Au niveau de la production, du stockage et de la fabrication, les produits bios doivent être séparés du non-bio. Des nettoyages doivent être effectués en cas de matériel à usage mixte pour éviter toute contamination, ce qui ne change pas trop le quotidien des brasseurs habitués à passer la plus grande partie de leurs temps à nettoyer. La problématique se retrouvant dans les brasseries étant celle de la place disponible et de la concomitance des brassins, beaucoup de brasserie choisissent alors de produire uniquement dans un unique mode : bio ou conventionnel. Peu ont une production mixte.
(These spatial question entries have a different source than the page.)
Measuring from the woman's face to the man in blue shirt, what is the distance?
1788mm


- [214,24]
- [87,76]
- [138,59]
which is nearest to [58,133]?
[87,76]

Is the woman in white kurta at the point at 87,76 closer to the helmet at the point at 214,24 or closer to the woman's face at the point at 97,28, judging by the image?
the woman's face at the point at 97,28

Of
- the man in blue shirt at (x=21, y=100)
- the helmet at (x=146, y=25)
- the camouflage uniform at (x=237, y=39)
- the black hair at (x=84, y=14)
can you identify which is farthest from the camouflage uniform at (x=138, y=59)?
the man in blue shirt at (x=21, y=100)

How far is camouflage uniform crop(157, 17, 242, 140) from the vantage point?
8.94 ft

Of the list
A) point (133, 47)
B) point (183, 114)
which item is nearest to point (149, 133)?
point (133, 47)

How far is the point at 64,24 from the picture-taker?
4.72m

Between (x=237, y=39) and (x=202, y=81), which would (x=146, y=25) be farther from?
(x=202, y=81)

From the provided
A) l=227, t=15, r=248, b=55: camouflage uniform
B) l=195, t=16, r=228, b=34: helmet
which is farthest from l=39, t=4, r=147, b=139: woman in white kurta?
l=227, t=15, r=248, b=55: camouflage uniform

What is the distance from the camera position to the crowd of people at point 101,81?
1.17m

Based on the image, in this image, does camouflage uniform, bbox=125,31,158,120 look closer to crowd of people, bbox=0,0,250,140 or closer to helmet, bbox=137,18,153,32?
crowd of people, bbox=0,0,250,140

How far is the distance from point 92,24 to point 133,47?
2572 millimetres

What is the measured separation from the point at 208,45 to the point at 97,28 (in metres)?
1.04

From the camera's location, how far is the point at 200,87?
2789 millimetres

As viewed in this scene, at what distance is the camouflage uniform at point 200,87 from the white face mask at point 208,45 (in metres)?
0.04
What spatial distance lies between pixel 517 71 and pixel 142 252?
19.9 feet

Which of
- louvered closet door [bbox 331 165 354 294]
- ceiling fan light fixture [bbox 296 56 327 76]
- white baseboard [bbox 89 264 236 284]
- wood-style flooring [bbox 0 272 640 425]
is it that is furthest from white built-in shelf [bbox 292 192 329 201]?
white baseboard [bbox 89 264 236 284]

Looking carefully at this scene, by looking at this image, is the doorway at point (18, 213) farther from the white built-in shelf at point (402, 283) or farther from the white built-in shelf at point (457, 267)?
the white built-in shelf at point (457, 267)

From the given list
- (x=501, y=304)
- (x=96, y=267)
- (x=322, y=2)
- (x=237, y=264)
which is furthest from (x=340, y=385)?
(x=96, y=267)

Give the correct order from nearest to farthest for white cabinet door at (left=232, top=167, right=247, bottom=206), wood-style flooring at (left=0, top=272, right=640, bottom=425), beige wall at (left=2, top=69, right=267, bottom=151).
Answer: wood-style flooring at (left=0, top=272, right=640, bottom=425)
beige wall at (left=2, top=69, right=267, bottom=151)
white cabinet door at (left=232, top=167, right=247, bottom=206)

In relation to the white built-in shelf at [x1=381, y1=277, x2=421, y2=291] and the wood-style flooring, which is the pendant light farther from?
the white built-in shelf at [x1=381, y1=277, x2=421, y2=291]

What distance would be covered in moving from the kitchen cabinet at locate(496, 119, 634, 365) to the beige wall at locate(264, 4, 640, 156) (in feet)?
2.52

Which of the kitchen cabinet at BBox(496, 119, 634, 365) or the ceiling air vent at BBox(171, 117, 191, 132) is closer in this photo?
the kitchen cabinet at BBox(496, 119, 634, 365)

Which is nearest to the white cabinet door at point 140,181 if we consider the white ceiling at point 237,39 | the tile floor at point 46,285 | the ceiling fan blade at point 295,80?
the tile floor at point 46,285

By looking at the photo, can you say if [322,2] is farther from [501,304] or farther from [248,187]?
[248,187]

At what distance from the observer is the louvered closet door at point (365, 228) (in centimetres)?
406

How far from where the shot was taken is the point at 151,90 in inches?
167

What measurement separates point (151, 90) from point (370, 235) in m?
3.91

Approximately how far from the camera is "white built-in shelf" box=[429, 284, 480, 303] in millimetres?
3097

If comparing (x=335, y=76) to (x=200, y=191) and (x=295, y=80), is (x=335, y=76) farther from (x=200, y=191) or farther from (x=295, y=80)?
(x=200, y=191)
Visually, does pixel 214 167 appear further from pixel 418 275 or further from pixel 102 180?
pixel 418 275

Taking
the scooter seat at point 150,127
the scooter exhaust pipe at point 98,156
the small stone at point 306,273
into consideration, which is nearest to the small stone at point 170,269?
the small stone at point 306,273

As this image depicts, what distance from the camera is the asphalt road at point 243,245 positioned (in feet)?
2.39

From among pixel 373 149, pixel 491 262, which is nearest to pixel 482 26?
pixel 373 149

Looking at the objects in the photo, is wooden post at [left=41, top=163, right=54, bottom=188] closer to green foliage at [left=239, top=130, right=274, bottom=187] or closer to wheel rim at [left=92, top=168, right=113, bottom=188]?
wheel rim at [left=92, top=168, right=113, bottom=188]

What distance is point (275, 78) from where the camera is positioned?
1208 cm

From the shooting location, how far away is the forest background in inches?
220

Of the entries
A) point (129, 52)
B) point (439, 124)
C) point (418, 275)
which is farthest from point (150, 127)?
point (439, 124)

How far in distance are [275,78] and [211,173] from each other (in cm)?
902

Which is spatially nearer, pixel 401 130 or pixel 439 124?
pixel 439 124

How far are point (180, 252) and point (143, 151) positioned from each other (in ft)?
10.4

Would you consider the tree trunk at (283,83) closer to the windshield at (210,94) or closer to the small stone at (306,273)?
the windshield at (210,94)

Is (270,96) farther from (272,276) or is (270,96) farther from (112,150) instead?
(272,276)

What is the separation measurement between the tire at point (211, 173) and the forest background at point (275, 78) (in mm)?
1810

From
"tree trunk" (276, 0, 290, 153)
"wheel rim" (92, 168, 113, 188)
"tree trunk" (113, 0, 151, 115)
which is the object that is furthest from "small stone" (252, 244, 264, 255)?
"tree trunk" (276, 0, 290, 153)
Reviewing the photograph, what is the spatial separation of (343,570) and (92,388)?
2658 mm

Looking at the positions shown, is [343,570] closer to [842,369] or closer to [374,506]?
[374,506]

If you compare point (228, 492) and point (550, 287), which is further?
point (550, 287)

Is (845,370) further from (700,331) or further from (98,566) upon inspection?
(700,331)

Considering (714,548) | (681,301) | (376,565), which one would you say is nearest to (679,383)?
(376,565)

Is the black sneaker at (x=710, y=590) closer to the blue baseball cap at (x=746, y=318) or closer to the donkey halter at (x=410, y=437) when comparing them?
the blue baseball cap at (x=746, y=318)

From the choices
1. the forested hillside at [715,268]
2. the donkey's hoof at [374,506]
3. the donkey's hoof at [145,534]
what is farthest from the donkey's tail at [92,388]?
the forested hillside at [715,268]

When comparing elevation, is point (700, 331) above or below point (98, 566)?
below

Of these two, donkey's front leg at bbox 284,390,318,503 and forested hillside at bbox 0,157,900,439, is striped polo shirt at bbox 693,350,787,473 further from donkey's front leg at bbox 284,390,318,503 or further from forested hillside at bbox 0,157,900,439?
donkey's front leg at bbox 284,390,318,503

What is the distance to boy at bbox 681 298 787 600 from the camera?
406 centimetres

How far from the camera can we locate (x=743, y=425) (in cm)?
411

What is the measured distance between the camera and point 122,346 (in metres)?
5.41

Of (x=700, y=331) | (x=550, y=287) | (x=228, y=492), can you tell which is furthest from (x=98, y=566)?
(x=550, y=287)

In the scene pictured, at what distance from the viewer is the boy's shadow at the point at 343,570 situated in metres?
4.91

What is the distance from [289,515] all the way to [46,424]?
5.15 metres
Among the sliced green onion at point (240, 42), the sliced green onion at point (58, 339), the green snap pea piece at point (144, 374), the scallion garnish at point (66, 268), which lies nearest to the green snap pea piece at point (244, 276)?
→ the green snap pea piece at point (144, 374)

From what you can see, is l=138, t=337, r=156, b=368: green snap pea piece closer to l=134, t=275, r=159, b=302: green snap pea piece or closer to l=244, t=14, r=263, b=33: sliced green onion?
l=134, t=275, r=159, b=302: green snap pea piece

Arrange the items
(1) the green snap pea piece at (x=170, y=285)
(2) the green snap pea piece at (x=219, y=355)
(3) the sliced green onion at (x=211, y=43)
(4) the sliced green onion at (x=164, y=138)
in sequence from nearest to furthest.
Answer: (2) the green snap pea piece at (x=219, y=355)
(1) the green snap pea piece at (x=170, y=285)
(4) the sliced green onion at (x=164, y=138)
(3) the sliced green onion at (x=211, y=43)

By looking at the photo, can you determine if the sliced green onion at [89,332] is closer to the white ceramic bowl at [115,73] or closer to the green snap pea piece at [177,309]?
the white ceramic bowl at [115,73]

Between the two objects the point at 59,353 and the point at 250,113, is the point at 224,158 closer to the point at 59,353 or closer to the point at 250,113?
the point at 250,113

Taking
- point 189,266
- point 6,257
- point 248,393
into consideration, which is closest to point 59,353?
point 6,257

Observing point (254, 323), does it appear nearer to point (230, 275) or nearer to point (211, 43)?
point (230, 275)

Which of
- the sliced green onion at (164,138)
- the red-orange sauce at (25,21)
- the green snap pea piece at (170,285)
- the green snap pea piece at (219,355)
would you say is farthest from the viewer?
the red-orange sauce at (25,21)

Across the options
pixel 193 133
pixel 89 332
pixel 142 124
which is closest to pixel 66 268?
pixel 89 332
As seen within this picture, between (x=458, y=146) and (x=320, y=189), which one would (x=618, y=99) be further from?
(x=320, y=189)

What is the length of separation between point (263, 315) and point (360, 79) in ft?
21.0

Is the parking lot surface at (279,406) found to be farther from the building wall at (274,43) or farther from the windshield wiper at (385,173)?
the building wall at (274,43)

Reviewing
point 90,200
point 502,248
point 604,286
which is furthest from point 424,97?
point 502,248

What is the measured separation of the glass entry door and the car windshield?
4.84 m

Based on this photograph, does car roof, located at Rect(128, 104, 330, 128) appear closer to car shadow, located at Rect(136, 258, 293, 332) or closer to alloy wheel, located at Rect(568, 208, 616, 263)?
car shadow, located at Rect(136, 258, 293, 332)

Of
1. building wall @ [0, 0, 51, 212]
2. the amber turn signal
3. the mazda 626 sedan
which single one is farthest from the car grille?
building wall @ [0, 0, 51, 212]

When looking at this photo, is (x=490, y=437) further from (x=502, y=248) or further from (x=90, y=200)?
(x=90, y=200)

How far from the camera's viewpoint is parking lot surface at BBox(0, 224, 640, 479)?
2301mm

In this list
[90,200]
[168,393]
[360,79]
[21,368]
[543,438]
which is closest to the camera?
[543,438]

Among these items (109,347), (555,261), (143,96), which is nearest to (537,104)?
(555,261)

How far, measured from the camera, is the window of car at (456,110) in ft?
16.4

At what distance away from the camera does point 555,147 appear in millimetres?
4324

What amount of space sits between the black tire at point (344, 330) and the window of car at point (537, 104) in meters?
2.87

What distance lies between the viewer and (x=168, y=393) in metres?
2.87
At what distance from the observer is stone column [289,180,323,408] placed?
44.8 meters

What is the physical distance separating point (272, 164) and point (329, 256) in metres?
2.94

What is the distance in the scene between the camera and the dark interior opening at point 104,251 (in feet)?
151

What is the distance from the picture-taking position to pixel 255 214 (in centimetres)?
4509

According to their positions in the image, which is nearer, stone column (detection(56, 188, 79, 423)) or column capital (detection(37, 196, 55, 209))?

Des fonds régionaux peuvent vous soutenir dans la transformation de votre activité en bio.
Par ailleurs, vous pouvez utiliser les céréales et le houblon que vous auriez éventuellement cultivés par vous-même, mais il faudra démontrer que vous avez respecté les normes bios.
Dans chaque région, des organismes certificateurs agréés par l’INAO (Institut NAtional de l’Origine et de la qualité) devront auditer la conformité de vos recettes et de vos process afin d’obtenir le label, et reviendront vérifier régulièrement le respect des règles. En moyenne, le délai est d’un mois et demi entre l’audit et la certification. A noter que ces organismes proposent régulièrement des formations sur le bio poru les brasseries.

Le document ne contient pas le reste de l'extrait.